Based in: Bristol, UK

“We have a new addition this month in the form of Pimco GIS Mortgage Opportunities. This fund invests in US agency mortgage-backed securities (MBSs). MBSs offer additional yield over US Treasuries (and global government bonds) of equivalent maturity but with minimal credit risk. The agencies that issue them (Fannie Mae, Ginnie Mae, and Freddie Mac) are more robust than before the Global Financial Crisis. The US housing market is also different, with an undersupply of housing. MBSs have endured headwinds recently from quantitative tightening by the Federal Reserve and selling by banks as their deposits shrank. But these are abating, and it feels like a good time to buy. JPM Global Government Bond has been reduced.”

Antti Saari

Chief Investment Strategist, Nordea investments.
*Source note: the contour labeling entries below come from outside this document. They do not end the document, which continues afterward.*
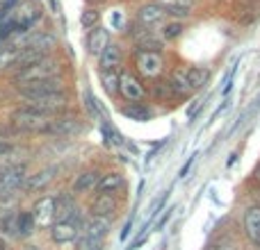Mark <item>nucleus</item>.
I'll return each mask as SVG.
<instances>
[{
    "instance_id": "obj_36",
    "label": "nucleus",
    "mask_w": 260,
    "mask_h": 250,
    "mask_svg": "<svg viewBox=\"0 0 260 250\" xmlns=\"http://www.w3.org/2000/svg\"><path fill=\"white\" fill-rule=\"evenodd\" d=\"M194 159H197V155H192V157H189V159H187V164H185V166H183V169H180V178H185V175H187V173H189V169H192Z\"/></svg>"
},
{
    "instance_id": "obj_21",
    "label": "nucleus",
    "mask_w": 260,
    "mask_h": 250,
    "mask_svg": "<svg viewBox=\"0 0 260 250\" xmlns=\"http://www.w3.org/2000/svg\"><path fill=\"white\" fill-rule=\"evenodd\" d=\"M165 16H167V12L162 9V5L146 3L137 9V25L139 27H153V25L165 21Z\"/></svg>"
},
{
    "instance_id": "obj_18",
    "label": "nucleus",
    "mask_w": 260,
    "mask_h": 250,
    "mask_svg": "<svg viewBox=\"0 0 260 250\" xmlns=\"http://www.w3.org/2000/svg\"><path fill=\"white\" fill-rule=\"evenodd\" d=\"M110 228H112V219H103V216H94V214H85L80 225V234H87V237L94 239H103L108 237Z\"/></svg>"
},
{
    "instance_id": "obj_39",
    "label": "nucleus",
    "mask_w": 260,
    "mask_h": 250,
    "mask_svg": "<svg viewBox=\"0 0 260 250\" xmlns=\"http://www.w3.org/2000/svg\"><path fill=\"white\" fill-rule=\"evenodd\" d=\"M210 250H238V248H235V246H229V243H221V246L210 248Z\"/></svg>"
},
{
    "instance_id": "obj_14",
    "label": "nucleus",
    "mask_w": 260,
    "mask_h": 250,
    "mask_svg": "<svg viewBox=\"0 0 260 250\" xmlns=\"http://www.w3.org/2000/svg\"><path fill=\"white\" fill-rule=\"evenodd\" d=\"M55 178H57V169H55V166L39 169V171H35V173L27 175V182H25V187H23V191L25 193H41L53 184Z\"/></svg>"
},
{
    "instance_id": "obj_26",
    "label": "nucleus",
    "mask_w": 260,
    "mask_h": 250,
    "mask_svg": "<svg viewBox=\"0 0 260 250\" xmlns=\"http://www.w3.org/2000/svg\"><path fill=\"white\" fill-rule=\"evenodd\" d=\"M0 237L18 241V210H7L0 216Z\"/></svg>"
},
{
    "instance_id": "obj_1",
    "label": "nucleus",
    "mask_w": 260,
    "mask_h": 250,
    "mask_svg": "<svg viewBox=\"0 0 260 250\" xmlns=\"http://www.w3.org/2000/svg\"><path fill=\"white\" fill-rule=\"evenodd\" d=\"M64 71L62 62H59L55 55H48L44 57L41 62L32 64L27 68H21V71L14 73L12 82L16 87H23V85H30V82H39V80H48V77H59Z\"/></svg>"
},
{
    "instance_id": "obj_13",
    "label": "nucleus",
    "mask_w": 260,
    "mask_h": 250,
    "mask_svg": "<svg viewBox=\"0 0 260 250\" xmlns=\"http://www.w3.org/2000/svg\"><path fill=\"white\" fill-rule=\"evenodd\" d=\"M167 82H169L176 100H187L194 94L192 85H189V77H187V66H174L169 77H167Z\"/></svg>"
},
{
    "instance_id": "obj_3",
    "label": "nucleus",
    "mask_w": 260,
    "mask_h": 250,
    "mask_svg": "<svg viewBox=\"0 0 260 250\" xmlns=\"http://www.w3.org/2000/svg\"><path fill=\"white\" fill-rule=\"evenodd\" d=\"M53 118L55 116H48V114H44V112H37V109L27 107V105L14 109V112L9 114V121H12V125L16 130H21V132H39V134L48 132Z\"/></svg>"
},
{
    "instance_id": "obj_34",
    "label": "nucleus",
    "mask_w": 260,
    "mask_h": 250,
    "mask_svg": "<svg viewBox=\"0 0 260 250\" xmlns=\"http://www.w3.org/2000/svg\"><path fill=\"white\" fill-rule=\"evenodd\" d=\"M16 200V191L7 189L5 184H0V205H9V202Z\"/></svg>"
},
{
    "instance_id": "obj_38",
    "label": "nucleus",
    "mask_w": 260,
    "mask_h": 250,
    "mask_svg": "<svg viewBox=\"0 0 260 250\" xmlns=\"http://www.w3.org/2000/svg\"><path fill=\"white\" fill-rule=\"evenodd\" d=\"M23 250H44V246H37V243H25Z\"/></svg>"
},
{
    "instance_id": "obj_15",
    "label": "nucleus",
    "mask_w": 260,
    "mask_h": 250,
    "mask_svg": "<svg viewBox=\"0 0 260 250\" xmlns=\"http://www.w3.org/2000/svg\"><path fill=\"white\" fill-rule=\"evenodd\" d=\"M82 130V121L76 116V114H59V116L53 118L50 123L48 132L46 134H53V137H71V134L80 132Z\"/></svg>"
},
{
    "instance_id": "obj_11",
    "label": "nucleus",
    "mask_w": 260,
    "mask_h": 250,
    "mask_svg": "<svg viewBox=\"0 0 260 250\" xmlns=\"http://www.w3.org/2000/svg\"><path fill=\"white\" fill-rule=\"evenodd\" d=\"M101 171L94 169V166H89V169H82L80 173L73 178L71 182V193L73 196H87V193L96 191L99 189V182H101Z\"/></svg>"
},
{
    "instance_id": "obj_31",
    "label": "nucleus",
    "mask_w": 260,
    "mask_h": 250,
    "mask_svg": "<svg viewBox=\"0 0 260 250\" xmlns=\"http://www.w3.org/2000/svg\"><path fill=\"white\" fill-rule=\"evenodd\" d=\"M183 30H185V23L174 18V21H167L165 25L160 27V36H162V41H176L183 34Z\"/></svg>"
},
{
    "instance_id": "obj_27",
    "label": "nucleus",
    "mask_w": 260,
    "mask_h": 250,
    "mask_svg": "<svg viewBox=\"0 0 260 250\" xmlns=\"http://www.w3.org/2000/svg\"><path fill=\"white\" fill-rule=\"evenodd\" d=\"M37 234V225L32 221L30 210H18V241H30Z\"/></svg>"
},
{
    "instance_id": "obj_24",
    "label": "nucleus",
    "mask_w": 260,
    "mask_h": 250,
    "mask_svg": "<svg viewBox=\"0 0 260 250\" xmlns=\"http://www.w3.org/2000/svg\"><path fill=\"white\" fill-rule=\"evenodd\" d=\"M157 5H162L167 16H174L178 21H183V18H187L192 14L194 0H157Z\"/></svg>"
},
{
    "instance_id": "obj_25",
    "label": "nucleus",
    "mask_w": 260,
    "mask_h": 250,
    "mask_svg": "<svg viewBox=\"0 0 260 250\" xmlns=\"http://www.w3.org/2000/svg\"><path fill=\"white\" fill-rule=\"evenodd\" d=\"M121 114L130 121H137V123H146L153 118V112L146 103H126L121 107Z\"/></svg>"
},
{
    "instance_id": "obj_32",
    "label": "nucleus",
    "mask_w": 260,
    "mask_h": 250,
    "mask_svg": "<svg viewBox=\"0 0 260 250\" xmlns=\"http://www.w3.org/2000/svg\"><path fill=\"white\" fill-rule=\"evenodd\" d=\"M73 246H76V250H105V241L103 239L87 237V234H78Z\"/></svg>"
},
{
    "instance_id": "obj_29",
    "label": "nucleus",
    "mask_w": 260,
    "mask_h": 250,
    "mask_svg": "<svg viewBox=\"0 0 260 250\" xmlns=\"http://www.w3.org/2000/svg\"><path fill=\"white\" fill-rule=\"evenodd\" d=\"M99 80L108 96H119V68H103L99 71Z\"/></svg>"
},
{
    "instance_id": "obj_5",
    "label": "nucleus",
    "mask_w": 260,
    "mask_h": 250,
    "mask_svg": "<svg viewBox=\"0 0 260 250\" xmlns=\"http://www.w3.org/2000/svg\"><path fill=\"white\" fill-rule=\"evenodd\" d=\"M16 91L23 100H32V98H44V96H53V94H64V91H69V87H67V80L59 75V77H48V80L16 87Z\"/></svg>"
},
{
    "instance_id": "obj_41",
    "label": "nucleus",
    "mask_w": 260,
    "mask_h": 250,
    "mask_svg": "<svg viewBox=\"0 0 260 250\" xmlns=\"http://www.w3.org/2000/svg\"><path fill=\"white\" fill-rule=\"evenodd\" d=\"M253 178H256V180H258V182H260V164L256 166V171H253Z\"/></svg>"
},
{
    "instance_id": "obj_42",
    "label": "nucleus",
    "mask_w": 260,
    "mask_h": 250,
    "mask_svg": "<svg viewBox=\"0 0 260 250\" xmlns=\"http://www.w3.org/2000/svg\"><path fill=\"white\" fill-rule=\"evenodd\" d=\"M0 50H3V48H0Z\"/></svg>"
},
{
    "instance_id": "obj_30",
    "label": "nucleus",
    "mask_w": 260,
    "mask_h": 250,
    "mask_svg": "<svg viewBox=\"0 0 260 250\" xmlns=\"http://www.w3.org/2000/svg\"><path fill=\"white\" fill-rule=\"evenodd\" d=\"M187 77H189V85H192L194 91H201L206 89L208 80H210V71L203 66H187Z\"/></svg>"
},
{
    "instance_id": "obj_28",
    "label": "nucleus",
    "mask_w": 260,
    "mask_h": 250,
    "mask_svg": "<svg viewBox=\"0 0 260 250\" xmlns=\"http://www.w3.org/2000/svg\"><path fill=\"white\" fill-rule=\"evenodd\" d=\"M148 96H151L155 103H169V100H174V91H171L169 82L167 80H155L151 82V89H148Z\"/></svg>"
},
{
    "instance_id": "obj_10",
    "label": "nucleus",
    "mask_w": 260,
    "mask_h": 250,
    "mask_svg": "<svg viewBox=\"0 0 260 250\" xmlns=\"http://www.w3.org/2000/svg\"><path fill=\"white\" fill-rule=\"evenodd\" d=\"M78 234H80V225L76 221H55L48 230V237L55 246H67V243H76Z\"/></svg>"
},
{
    "instance_id": "obj_33",
    "label": "nucleus",
    "mask_w": 260,
    "mask_h": 250,
    "mask_svg": "<svg viewBox=\"0 0 260 250\" xmlns=\"http://www.w3.org/2000/svg\"><path fill=\"white\" fill-rule=\"evenodd\" d=\"M99 21H101V12H99V9H94V7L85 9V12H82V16H80V23L87 27V30H94V27L99 25Z\"/></svg>"
},
{
    "instance_id": "obj_23",
    "label": "nucleus",
    "mask_w": 260,
    "mask_h": 250,
    "mask_svg": "<svg viewBox=\"0 0 260 250\" xmlns=\"http://www.w3.org/2000/svg\"><path fill=\"white\" fill-rule=\"evenodd\" d=\"M121 64H123V48L117 41H110V46L99 57V71H103V68H119Z\"/></svg>"
},
{
    "instance_id": "obj_12",
    "label": "nucleus",
    "mask_w": 260,
    "mask_h": 250,
    "mask_svg": "<svg viewBox=\"0 0 260 250\" xmlns=\"http://www.w3.org/2000/svg\"><path fill=\"white\" fill-rule=\"evenodd\" d=\"M121 210V202H119V196H110V193H96L89 202V212L87 214L94 216H103V219H112L117 216V212Z\"/></svg>"
},
{
    "instance_id": "obj_7",
    "label": "nucleus",
    "mask_w": 260,
    "mask_h": 250,
    "mask_svg": "<svg viewBox=\"0 0 260 250\" xmlns=\"http://www.w3.org/2000/svg\"><path fill=\"white\" fill-rule=\"evenodd\" d=\"M32 221L37 225V232H48L55 223V193H44L30 207Z\"/></svg>"
},
{
    "instance_id": "obj_2",
    "label": "nucleus",
    "mask_w": 260,
    "mask_h": 250,
    "mask_svg": "<svg viewBox=\"0 0 260 250\" xmlns=\"http://www.w3.org/2000/svg\"><path fill=\"white\" fill-rule=\"evenodd\" d=\"M133 71L142 77L144 82L162 80L167 71V59L157 50H135L133 55Z\"/></svg>"
},
{
    "instance_id": "obj_8",
    "label": "nucleus",
    "mask_w": 260,
    "mask_h": 250,
    "mask_svg": "<svg viewBox=\"0 0 260 250\" xmlns=\"http://www.w3.org/2000/svg\"><path fill=\"white\" fill-rule=\"evenodd\" d=\"M85 212L78 205V196H73L71 191H59L55 193V221H76L78 225H82Z\"/></svg>"
},
{
    "instance_id": "obj_16",
    "label": "nucleus",
    "mask_w": 260,
    "mask_h": 250,
    "mask_svg": "<svg viewBox=\"0 0 260 250\" xmlns=\"http://www.w3.org/2000/svg\"><path fill=\"white\" fill-rule=\"evenodd\" d=\"M27 169L25 164H14V166H5L3 171H0V184H5L7 189H12V191H23V187H25L27 182Z\"/></svg>"
},
{
    "instance_id": "obj_6",
    "label": "nucleus",
    "mask_w": 260,
    "mask_h": 250,
    "mask_svg": "<svg viewBox=\"0 0 260 250\" xmlns=\"http://www.w3.org/2000/svg\"><path fill=\"white\" fill-rule=\"evenodd\" d=\"M41 14V5L37 0H27V3H18L16 7L9 12L12 16V23H14V32H30V27H35L39 23Z\"/></svg>"
},
{
    "instance_id": "obj_35",
    "label": "nucleus",
    "mask_w": 260,
    "mask_h": 250,
    "mask_svg": "<svg viewBox=\"0 0 260 250\" xmlns=\"http://www.w3.org/2000/svg\"><path fill=\"white\" fill-rule=\"evenodd\" d=\"M14 152V143L5 141V139H0V157H7Z\"/></svg>"
},
{
    "instance_id": "obj_37",
    "label": "nucleus",
    "mask_w": 260,
    "mask_h": 250,
    "mask_svg": "<svg viewBox=\"0 0 260 250\" xmlns=\"http://www.w3.org/2000/svg\"><path fill=\"white\" fill-rule=\"evenodd\" d=\"M169 216H171V210H167V214L160 219V223H157V228H155V230H162V228H165V223L169 221Z\"/></svg>"
},
{
    "instance_id": "obj_4",
    "label": "nucleus",
    "mask_w": 260,
    "mask_h": 250,
    "mask_svg": "<svg viewBox=\"0 0 260 250\" xmlns=\"http://www.w3.org/2000/svg\"><path fill=\"white\" fill-rule=\"evenodd\" d=\"M119 98L123 103H146V82L130 68H119Z\"/></svg>"
},
{
    "instance_id": "obj_40",
    "label": "nucleus",
    "mask_w": 260,
    "mask_h": 250,
    "mask_svg": "<svg viewBox=\"0 0 260 250\" xmlns=\"http://www.w3.org/2000/svg\"><path fill=\"white\" fill-rule=\"evenodd\" d=\"M130 228H133V223H130V221H128V223H126V230H123V232H121V239H128V230Z\"/></svg>"
},
{
    "instance_id": "obj_9",
    "label": "nucleus",
    "mask_w": 260,
    "mask_h": 250,
    "mask_svg": "<svg viewBox=\"0 0 260 250\" xmlns=\"http://www.w3.org/2000/svg\"><path fill=\"white\" fill-rule=\"evenodd\" d=\"M25 105L32 109H37V112L48 114V116H59V114L69 112L71 98H69V91H64V94H53V96H44V98L25 100Z\"/></svg>"
},
{
    "instance_id": "obj_20",
    "label": "nucleus",
    "mask_w": 260,
    "mask_h": 250,
    "mask_svg": "<svg viewBox=\"0 0 260 250\" xmlns=\"http://www.w3.org/2000/svg\"><path fill=\"white\" fill-rule=\"evenodd\" d=\"M128 187L126 178H123V173H119V171H108V173L101 175V182H99V189H96V193H110V196H119V193H123Z\"/></svg>"
},
{
    "instance_id": "obj_19",
    "label": "nucleus",
    "mask_w": 260,
    "mask_h": 250,
    "mask_svg": "<svg viewBox=\"0 0 260 250\" xmlns=\"http://www.w3.org/2000/svg\"><path fill=\"white\" fill-rule=\"evenodd\" d=\"M133 41H135V50H157L160 53L162 46H165L160 32L151 30V27H139L133 34Z\"/></svg>"
},
{
    "instance_id": "obj_22",
    "label": "nucleus",
    "mask_w": 260,
    "mask_h": 250,
    "mask_svg": "<svg viewBox=\"0 0 260 250\" xmlns=\"http://www.w3.org/2000/svg\"><path fill=\"white\" fill-rule=\"evenodd\" d=\"M110 41H112V39H110V32L105 30V27L96 25L94 30H89V34H87V50H89L91 57L99 59L101 53H103V50L110 46Z\"/></svg>"
},
{
    "instance_id": "obj_17",
    "label": "nucleus",
    "mask_w": 260,
    "mask_h": 250,
    "mask_svg": "<svg viewBox=\"0 0 260 250\" xmlns=\"http://www.w3.org/2000/svg\"><path fill=\"white\" fill-rule=\"evenodd\" d=\"M242 230H244V237L249 239V243L256 250H260V205H251L244 212Z\"/></svg>"
}]
</instances>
Based in: Copenhagen, Denmark

““Peak uncertainty over tariffs and US trade policy is probably behind us, but the outlook is still obscure. Geopolitics is back in the spotlight and the global economy is projected to experience a slowdown, but the US growth outlook is still healthy and so far there are few signs of a substantial slowdown. Improving earnings and a solid enough economic outlook will keep propelling equities higher, barring any negative surprises. However, due to the significant uncertainty in the policy front, we keep our neutral allocation between equities and bonds. Within equities we continue to recommend an overweight in Europe, which will benefit from lower rates and sizeable infrastructure and defence investments going forward.”

Didier Chan-Voc-Chun

Head of Multi-Management and Fund Research at Union Bancaire Privée (UBP).

Based in: Geneva, Switzerland

“Global equities continued their recovery in June as economic risks and earnings forecast concerns eased. Given the robust performance of the US technology sector, the weakness of the dollar and a resilient US economy, we see upside potential in US earnings projections, which could sustain US equities overall. Consequently, we are increasing our allocation to US equities, indicating our preference for the region for the second half of the year.”